On ne cesse de nous inciter à manger de manière équilibrée. Mais concrètement, ça veut dire quoi ? Tout d’abord, il faut boire entre 1,5 et 2 l d’eau par jour. Ensuite, il faut manger 5 fruits ou légumes par jour. Ce n’est pas un simple slogan ! Pain, pâtes, riz… il nous faut des féculents à chaque repas, mais aussi des produits laitiers 3 fois par jour. Misez sur la viande, les œufs et le poisson. Ils sont source importante de protéines et de fer, à condition d’en manger dans des quantités raisonnables. Inversement, n’abusez pas des matières grasses végétales et animales en petite quantité (charcuterie, mayonnaise, fritures…). De même, les aliments sucrés, salés ou les boissons sucrées et alcoolisées sont à consommer avec modération et parcimonie, juste pour le plaisir. Il est préférable de réserver la consommation d’alcool, très modérée, au cours d’un repas.

Et si vous n’avez pas faim ?

Les traitements, les baisses de moral, la fatigue… peuvent vite avoir raison de votre appétit.

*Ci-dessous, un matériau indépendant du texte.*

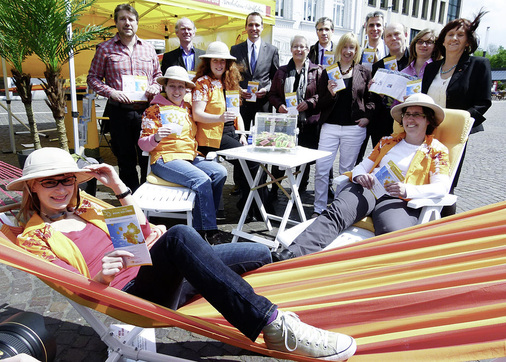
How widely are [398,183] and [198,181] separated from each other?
1.71 meters

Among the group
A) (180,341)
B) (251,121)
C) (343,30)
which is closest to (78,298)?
(180,341)

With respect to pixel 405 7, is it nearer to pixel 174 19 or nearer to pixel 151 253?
pixel 174 19

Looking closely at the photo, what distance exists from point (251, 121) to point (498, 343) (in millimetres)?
4171

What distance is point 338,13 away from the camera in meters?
27.6

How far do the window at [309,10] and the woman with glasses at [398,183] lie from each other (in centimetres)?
2388

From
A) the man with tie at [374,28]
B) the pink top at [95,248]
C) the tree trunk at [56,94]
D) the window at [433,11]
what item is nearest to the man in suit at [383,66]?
the man with tie at [374,28]

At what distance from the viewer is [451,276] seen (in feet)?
6.26

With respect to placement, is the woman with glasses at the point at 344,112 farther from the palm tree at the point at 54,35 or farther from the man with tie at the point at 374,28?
the palm tree at the point at 54,35

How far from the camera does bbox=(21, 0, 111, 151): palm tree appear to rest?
3.86 meters

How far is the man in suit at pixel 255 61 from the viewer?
5.43 meters

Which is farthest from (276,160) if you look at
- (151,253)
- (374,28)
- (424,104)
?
(374,28)

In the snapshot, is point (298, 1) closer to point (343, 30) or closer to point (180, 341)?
point (343, 30)

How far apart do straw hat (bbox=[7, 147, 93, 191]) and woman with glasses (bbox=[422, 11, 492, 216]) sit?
123 inches

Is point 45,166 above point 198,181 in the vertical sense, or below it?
above
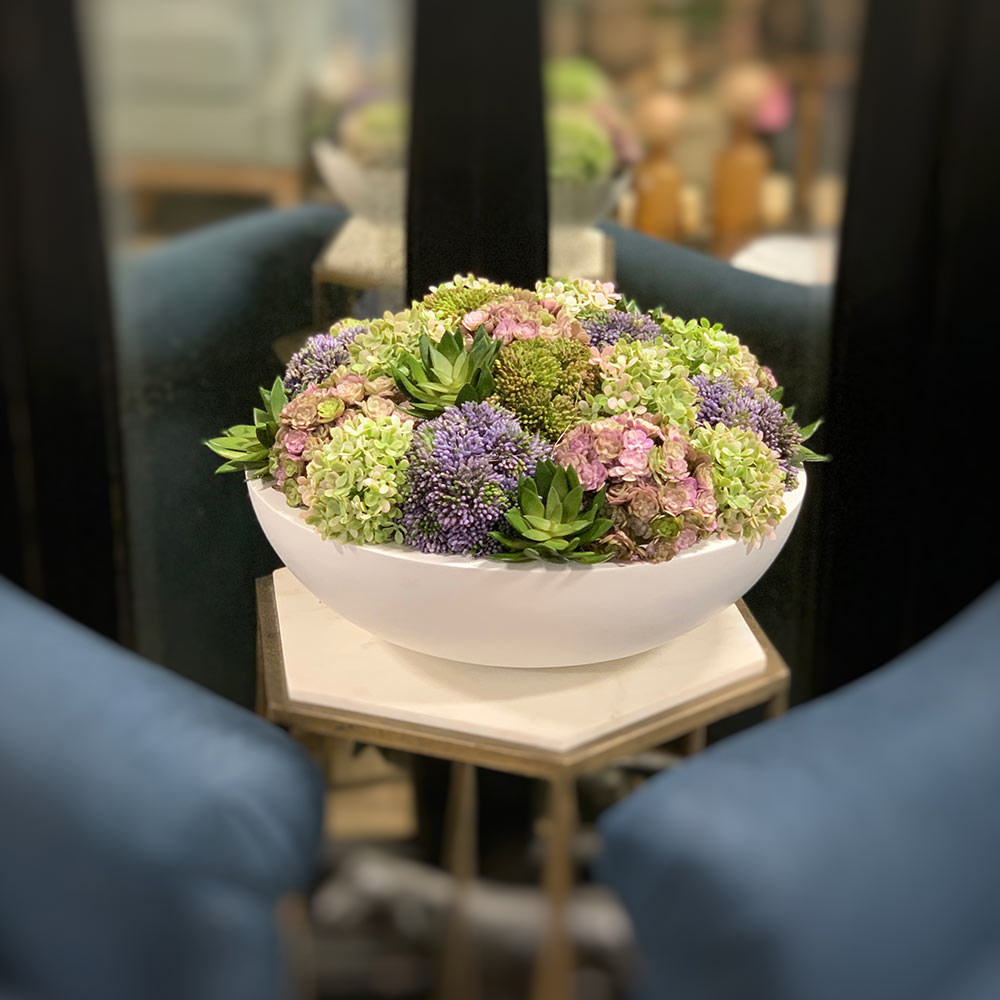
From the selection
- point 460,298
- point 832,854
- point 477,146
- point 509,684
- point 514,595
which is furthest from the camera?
point 477,146

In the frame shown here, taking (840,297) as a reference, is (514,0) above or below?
above

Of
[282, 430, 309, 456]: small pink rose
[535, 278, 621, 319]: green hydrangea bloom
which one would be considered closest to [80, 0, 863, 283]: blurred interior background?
[535, 278, 621, 319]: green hydrangea bloom

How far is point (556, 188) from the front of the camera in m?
1.29

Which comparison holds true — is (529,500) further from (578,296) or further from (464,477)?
(578,296)

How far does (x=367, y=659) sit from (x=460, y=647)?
0.12m

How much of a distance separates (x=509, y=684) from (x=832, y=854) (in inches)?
11.2

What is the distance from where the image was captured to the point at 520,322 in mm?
956

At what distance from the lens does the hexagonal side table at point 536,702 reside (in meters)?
0.87

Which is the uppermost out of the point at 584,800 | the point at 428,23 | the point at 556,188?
the point at 428,23

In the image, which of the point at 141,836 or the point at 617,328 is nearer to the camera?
the point at 141,836

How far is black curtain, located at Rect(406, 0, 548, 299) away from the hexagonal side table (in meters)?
0.46

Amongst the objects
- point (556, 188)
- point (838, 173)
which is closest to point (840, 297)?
point (838, 173)

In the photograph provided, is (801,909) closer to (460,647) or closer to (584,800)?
(460,647)

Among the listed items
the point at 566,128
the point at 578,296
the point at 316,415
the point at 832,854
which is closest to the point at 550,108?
the point at 566,128
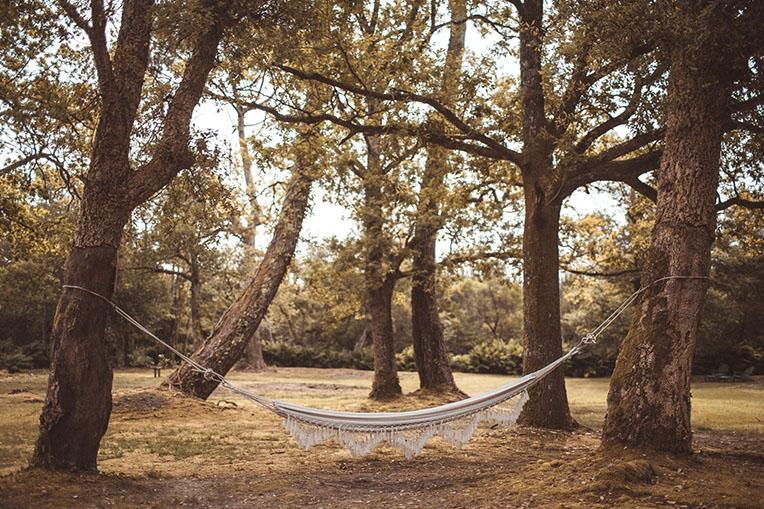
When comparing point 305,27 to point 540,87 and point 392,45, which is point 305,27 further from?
point 540,87

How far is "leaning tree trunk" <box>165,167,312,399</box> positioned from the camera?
10719 millimetres

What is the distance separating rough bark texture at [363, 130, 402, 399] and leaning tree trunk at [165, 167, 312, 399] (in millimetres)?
1257

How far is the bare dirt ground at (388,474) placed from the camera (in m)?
4.27

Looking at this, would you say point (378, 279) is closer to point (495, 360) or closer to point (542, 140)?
point (542, 140)

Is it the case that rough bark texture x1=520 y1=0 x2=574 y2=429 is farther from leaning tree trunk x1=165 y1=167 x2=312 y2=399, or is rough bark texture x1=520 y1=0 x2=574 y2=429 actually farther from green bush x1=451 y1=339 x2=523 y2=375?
green bush x1=451 y1=339 x2=523 y2=375

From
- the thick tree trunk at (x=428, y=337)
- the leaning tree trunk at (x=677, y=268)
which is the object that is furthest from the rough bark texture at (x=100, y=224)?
the thick tree trunk at (x=428, y=337)

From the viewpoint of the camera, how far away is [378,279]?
12531 mm

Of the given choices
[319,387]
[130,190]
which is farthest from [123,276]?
[130,190]

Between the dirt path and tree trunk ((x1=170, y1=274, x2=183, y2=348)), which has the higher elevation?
tree trunk ((x1=170, y1=274, x2=183, y2=348))

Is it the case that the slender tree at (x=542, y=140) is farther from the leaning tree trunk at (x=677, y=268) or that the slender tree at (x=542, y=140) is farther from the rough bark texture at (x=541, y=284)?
the leaning tree trunk at (x=677, y=268)

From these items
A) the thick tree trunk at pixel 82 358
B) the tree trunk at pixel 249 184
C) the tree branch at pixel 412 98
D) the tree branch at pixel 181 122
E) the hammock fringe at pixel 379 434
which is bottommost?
the hammock fringe at pixel 379 434

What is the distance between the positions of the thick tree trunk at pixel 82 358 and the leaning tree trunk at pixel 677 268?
4.01 m

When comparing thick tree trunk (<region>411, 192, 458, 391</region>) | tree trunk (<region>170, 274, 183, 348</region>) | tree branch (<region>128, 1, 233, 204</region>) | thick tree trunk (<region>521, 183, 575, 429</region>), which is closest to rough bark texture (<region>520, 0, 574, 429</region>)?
thick tree trunk (<region>521, 183, 575, 429</region>)

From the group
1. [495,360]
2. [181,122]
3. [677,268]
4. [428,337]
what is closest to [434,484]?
[677,268]
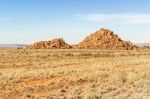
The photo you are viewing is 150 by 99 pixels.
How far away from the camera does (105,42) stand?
87.8 m

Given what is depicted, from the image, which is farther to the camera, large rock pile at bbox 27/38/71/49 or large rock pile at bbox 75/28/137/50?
large rock pile at bbox 27/38/71/49

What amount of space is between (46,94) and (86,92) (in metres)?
1.70

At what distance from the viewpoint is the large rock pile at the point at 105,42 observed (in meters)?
86.3

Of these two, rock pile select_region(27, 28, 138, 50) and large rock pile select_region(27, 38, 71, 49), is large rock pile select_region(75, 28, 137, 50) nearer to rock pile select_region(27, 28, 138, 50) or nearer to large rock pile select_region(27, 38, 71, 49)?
rock pile select_region(27, 28, 138, 50)

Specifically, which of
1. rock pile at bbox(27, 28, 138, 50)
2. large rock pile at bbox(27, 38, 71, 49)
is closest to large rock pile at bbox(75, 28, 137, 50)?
rock pile at bbox(27, 28, 138, 50)

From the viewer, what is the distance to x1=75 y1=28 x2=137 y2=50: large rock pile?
8631cm

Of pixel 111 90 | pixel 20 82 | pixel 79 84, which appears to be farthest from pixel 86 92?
pixel 20 82

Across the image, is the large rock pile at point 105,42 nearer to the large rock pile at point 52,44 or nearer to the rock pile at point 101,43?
the rock pile at point 101,43

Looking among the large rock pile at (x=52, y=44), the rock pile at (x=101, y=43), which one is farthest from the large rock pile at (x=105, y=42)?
the large rock pile at (x=52, y=44)

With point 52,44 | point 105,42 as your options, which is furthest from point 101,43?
point 52,44

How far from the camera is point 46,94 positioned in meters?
15.7

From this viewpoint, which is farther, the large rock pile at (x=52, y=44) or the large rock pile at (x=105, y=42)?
the large rock pile at (x=52, y=44)

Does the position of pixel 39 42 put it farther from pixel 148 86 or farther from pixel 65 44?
pixel 148 86

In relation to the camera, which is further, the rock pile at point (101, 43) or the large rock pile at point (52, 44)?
the large rock pile at point (52, 44)
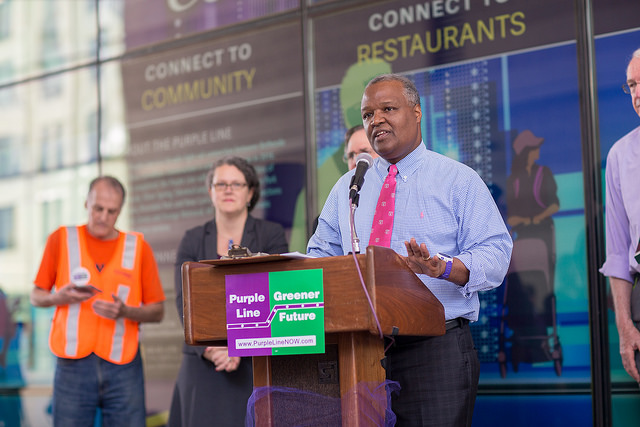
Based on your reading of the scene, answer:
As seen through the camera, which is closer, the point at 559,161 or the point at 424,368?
the point at 424,368

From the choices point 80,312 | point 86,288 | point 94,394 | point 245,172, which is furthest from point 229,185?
point 94,394

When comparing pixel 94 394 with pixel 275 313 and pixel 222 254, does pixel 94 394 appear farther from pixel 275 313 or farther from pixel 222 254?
pixel 275 313

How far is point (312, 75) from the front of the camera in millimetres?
4848

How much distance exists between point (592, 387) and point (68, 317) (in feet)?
8.64

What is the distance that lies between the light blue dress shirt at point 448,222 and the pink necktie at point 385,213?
0.02 m

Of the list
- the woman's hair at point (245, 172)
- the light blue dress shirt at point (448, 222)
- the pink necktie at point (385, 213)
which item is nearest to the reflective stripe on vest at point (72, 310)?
the woman's hair at point (245, 172)

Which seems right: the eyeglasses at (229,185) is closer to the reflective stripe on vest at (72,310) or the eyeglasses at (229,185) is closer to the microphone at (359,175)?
the reflective stripe on vest at (72,310)

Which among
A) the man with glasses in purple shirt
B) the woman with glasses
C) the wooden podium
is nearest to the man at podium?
the wooden podium

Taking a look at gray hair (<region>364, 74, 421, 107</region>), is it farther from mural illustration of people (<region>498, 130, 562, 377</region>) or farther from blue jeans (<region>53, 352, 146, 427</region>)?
blue jeans (<region>53, 352, 146, 427</region>)

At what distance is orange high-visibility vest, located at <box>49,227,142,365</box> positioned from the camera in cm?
401

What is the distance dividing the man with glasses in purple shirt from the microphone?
1.32 m

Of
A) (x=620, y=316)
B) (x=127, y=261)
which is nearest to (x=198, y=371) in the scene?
(x=127, y=261)

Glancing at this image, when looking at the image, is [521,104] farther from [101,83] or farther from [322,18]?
[101,83]

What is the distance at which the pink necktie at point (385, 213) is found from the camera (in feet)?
8.43
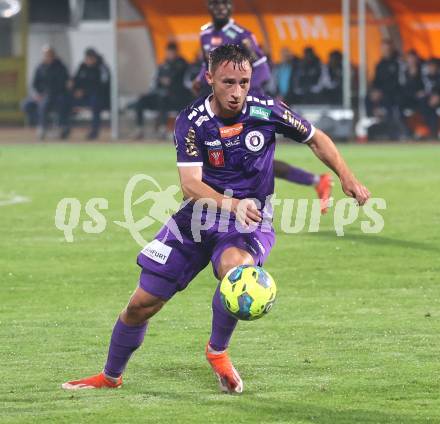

Pourtant, bien s’alimenter est essentiel quand on a un cancer. Voici donc quelques ruses : fractionnez vos repas. Mieux vaut alors en prendre plusieurs petits au cours de la journée ainsi que des collations. Ne prêtez pas attention à l’heure, mangez dès que vous ressentez une sensation de faim. Afin d’éviter de trop maigrir, enrichissez vos préparations en ajoutant par exemple du lait, du fromage rapé, ou de la crème dans les potages, les purées… Évitez de boire des liquides quand vous mangez. Ils vous donneront l’impression d’être rassasié trop rapidement. Et n’oubliez pas qu’une atmosphère conviviale favorise l’appétit.